By David North on February 16, 2010

The British Government is going to introduce a little behavior-modification into their citizenship (naturalization) screening process.

The London Telegraph reports that the art of queuing – which the Brits are so good at – will become part of their citizenship tests.

To help along that process the Telegraph, a conservative broadsheet (i.e., not a tabloid) asked Jo Bryant, the etiquette adviser to Debretts (as in "Debrett's Peerage and Baronetage") to offer some advice on the subject.

She made some common-sense suggestions, such as: "Be aware of other people's space and don't stand too close to the person in front of you," and "Even in the most disorganized of queues, there will still be an unspoken order."
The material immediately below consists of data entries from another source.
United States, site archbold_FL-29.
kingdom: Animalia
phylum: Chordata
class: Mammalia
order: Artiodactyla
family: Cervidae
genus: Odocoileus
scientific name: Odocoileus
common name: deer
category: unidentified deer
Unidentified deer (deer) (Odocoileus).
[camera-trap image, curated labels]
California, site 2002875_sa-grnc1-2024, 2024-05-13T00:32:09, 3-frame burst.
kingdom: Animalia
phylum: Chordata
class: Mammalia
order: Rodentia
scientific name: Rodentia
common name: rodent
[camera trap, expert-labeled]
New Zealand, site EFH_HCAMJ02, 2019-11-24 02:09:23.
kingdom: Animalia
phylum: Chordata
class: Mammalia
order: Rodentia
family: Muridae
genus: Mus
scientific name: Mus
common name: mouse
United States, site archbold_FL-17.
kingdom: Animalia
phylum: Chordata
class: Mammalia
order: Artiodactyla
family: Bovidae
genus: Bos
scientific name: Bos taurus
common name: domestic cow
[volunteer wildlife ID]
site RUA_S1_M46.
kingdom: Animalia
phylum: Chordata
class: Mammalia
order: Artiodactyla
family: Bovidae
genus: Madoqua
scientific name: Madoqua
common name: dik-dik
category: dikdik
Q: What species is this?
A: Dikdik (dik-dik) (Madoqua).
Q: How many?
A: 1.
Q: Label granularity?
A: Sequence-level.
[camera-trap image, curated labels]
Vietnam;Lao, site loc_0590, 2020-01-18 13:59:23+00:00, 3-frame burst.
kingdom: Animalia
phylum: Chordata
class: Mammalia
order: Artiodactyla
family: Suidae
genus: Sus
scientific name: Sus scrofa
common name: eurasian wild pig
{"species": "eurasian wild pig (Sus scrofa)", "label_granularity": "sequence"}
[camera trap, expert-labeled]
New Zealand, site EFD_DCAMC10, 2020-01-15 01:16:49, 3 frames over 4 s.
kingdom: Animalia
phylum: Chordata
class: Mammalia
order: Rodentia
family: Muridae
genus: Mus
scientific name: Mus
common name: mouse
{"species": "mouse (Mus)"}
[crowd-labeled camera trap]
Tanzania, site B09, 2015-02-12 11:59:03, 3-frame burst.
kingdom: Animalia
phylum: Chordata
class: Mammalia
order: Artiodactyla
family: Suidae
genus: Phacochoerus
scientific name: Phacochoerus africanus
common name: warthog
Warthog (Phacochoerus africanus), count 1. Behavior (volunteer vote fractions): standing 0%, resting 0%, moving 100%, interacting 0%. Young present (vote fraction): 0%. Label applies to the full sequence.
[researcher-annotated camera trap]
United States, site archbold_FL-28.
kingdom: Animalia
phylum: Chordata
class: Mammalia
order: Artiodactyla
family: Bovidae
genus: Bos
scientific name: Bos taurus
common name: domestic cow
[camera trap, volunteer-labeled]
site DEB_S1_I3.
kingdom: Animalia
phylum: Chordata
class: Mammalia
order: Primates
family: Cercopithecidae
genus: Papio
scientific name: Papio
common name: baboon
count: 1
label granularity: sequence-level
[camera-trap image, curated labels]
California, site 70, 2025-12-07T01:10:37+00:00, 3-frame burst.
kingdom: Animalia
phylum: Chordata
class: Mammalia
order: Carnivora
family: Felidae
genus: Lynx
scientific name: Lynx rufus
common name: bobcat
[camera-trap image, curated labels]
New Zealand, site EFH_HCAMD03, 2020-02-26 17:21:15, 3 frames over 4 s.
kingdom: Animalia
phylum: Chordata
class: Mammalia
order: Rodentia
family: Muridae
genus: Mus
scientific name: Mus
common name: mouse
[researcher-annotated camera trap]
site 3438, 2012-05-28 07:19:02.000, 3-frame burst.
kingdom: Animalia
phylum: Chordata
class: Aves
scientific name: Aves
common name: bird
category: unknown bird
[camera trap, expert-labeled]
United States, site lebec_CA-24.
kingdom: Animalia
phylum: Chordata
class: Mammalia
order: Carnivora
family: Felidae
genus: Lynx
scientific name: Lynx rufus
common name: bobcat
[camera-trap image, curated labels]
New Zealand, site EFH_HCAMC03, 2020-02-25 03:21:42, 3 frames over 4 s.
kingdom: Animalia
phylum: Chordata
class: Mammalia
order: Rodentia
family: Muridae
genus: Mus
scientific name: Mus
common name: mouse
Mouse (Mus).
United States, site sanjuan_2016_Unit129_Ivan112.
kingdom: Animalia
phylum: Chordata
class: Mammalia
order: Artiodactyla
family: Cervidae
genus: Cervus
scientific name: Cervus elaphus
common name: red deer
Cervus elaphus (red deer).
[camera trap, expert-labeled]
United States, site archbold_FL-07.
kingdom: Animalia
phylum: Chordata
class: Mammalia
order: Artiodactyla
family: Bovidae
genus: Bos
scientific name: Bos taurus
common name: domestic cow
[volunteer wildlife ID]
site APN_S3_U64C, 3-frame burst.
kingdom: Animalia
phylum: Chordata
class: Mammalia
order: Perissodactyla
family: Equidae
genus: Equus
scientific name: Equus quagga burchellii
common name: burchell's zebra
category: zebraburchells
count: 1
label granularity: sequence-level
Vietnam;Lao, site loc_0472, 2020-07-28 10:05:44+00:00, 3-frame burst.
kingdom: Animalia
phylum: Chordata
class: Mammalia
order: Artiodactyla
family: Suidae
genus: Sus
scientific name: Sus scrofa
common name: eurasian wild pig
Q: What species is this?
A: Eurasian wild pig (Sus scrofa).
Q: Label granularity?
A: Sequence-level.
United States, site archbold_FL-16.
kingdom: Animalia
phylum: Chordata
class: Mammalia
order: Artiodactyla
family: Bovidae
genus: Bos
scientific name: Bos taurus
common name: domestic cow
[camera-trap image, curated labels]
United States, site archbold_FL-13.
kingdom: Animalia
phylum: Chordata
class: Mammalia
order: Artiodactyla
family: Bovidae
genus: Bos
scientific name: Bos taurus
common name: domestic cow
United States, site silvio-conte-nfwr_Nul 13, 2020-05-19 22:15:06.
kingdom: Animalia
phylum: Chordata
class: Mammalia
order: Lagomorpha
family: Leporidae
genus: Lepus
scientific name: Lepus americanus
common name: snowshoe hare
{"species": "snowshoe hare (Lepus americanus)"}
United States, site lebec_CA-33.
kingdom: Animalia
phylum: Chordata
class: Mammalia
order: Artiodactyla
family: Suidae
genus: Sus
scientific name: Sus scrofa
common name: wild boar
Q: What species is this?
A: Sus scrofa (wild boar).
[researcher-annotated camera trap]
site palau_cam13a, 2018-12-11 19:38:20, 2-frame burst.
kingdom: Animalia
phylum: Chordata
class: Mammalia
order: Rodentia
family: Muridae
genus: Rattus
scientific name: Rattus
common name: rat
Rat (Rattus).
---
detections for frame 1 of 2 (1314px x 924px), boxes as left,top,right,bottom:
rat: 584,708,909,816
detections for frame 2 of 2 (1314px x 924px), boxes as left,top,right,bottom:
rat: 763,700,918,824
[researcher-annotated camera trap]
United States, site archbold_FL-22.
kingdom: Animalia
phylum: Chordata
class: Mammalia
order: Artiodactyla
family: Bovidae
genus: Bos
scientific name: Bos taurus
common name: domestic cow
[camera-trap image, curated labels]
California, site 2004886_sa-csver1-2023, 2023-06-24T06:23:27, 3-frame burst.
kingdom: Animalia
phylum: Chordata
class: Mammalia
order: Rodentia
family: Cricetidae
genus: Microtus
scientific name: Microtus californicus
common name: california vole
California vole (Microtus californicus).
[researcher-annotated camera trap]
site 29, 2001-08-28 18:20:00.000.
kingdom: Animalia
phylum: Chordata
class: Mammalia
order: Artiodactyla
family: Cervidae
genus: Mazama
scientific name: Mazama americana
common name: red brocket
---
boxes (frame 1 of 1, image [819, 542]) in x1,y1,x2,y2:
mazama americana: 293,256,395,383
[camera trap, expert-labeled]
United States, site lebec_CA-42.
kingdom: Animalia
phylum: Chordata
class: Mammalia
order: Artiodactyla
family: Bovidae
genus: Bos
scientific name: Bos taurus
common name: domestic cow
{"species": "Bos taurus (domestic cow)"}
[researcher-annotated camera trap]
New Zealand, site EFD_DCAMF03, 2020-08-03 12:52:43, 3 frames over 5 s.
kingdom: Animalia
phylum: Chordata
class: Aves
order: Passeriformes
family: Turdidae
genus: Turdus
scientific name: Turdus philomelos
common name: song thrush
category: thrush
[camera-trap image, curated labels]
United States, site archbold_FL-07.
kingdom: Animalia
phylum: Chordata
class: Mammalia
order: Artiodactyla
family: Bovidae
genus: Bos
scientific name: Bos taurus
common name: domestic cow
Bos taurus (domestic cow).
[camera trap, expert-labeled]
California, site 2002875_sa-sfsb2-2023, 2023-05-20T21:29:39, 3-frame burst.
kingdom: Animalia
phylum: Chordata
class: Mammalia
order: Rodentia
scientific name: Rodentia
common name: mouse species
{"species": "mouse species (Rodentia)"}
The immigration minister, Phil Woolas, the Labour MP for Oldham East and Saddleworth, told the Telegraph: "The simple act of taking one's turn is one of the things that holds our country together. It is very important that newcomers take their place in queues whether it is for a bus or a cup of coffee."

The reporter added that there is: "a lot of tension in communities is caused by immigrants not understanding that they must wait in line for services rather than barging to the front."

The story reminded me of an experience I had a few years ago when I was doing a study about the Hmong refugees in the U.S., our allies in Laos during the Vietnam War. I was with a Hmong colleague in a situation where a line was forming quietly. He admired what was going on and then told me – "that would not happen back in Laos, the strong would push to the front of the line, and the weak would be left behind."

Presumably the standardized British citizenship test will include one or more questions about queuing. Currently, according to the Telegraph, the 150-page book distributed by the immigration authorities to newcomers, "Life in the UK," already covers "the thorny question of what you should do if you spill someone's pint in the pub, with the correct answer being to buy them another one."

Most of the publication, however, deals with more formal aspects of British life and government.

Until a generation ago the U.S. did not have a standardized naturalization test; INS lawyers would interview the applicants and decide whether they knew enough about the country and its civics to qualify for citizenship, meaning that pass-failure rates varied considerably from office to office, and from examiner to examiner.

The current test asks very basic civics and history questions. For older applicants who have been in the country for a long time, the test can be offered in their native language, rather than English. A high proportion of applicants pass it.

How to behave in America has never been a subject for our naturalization tests.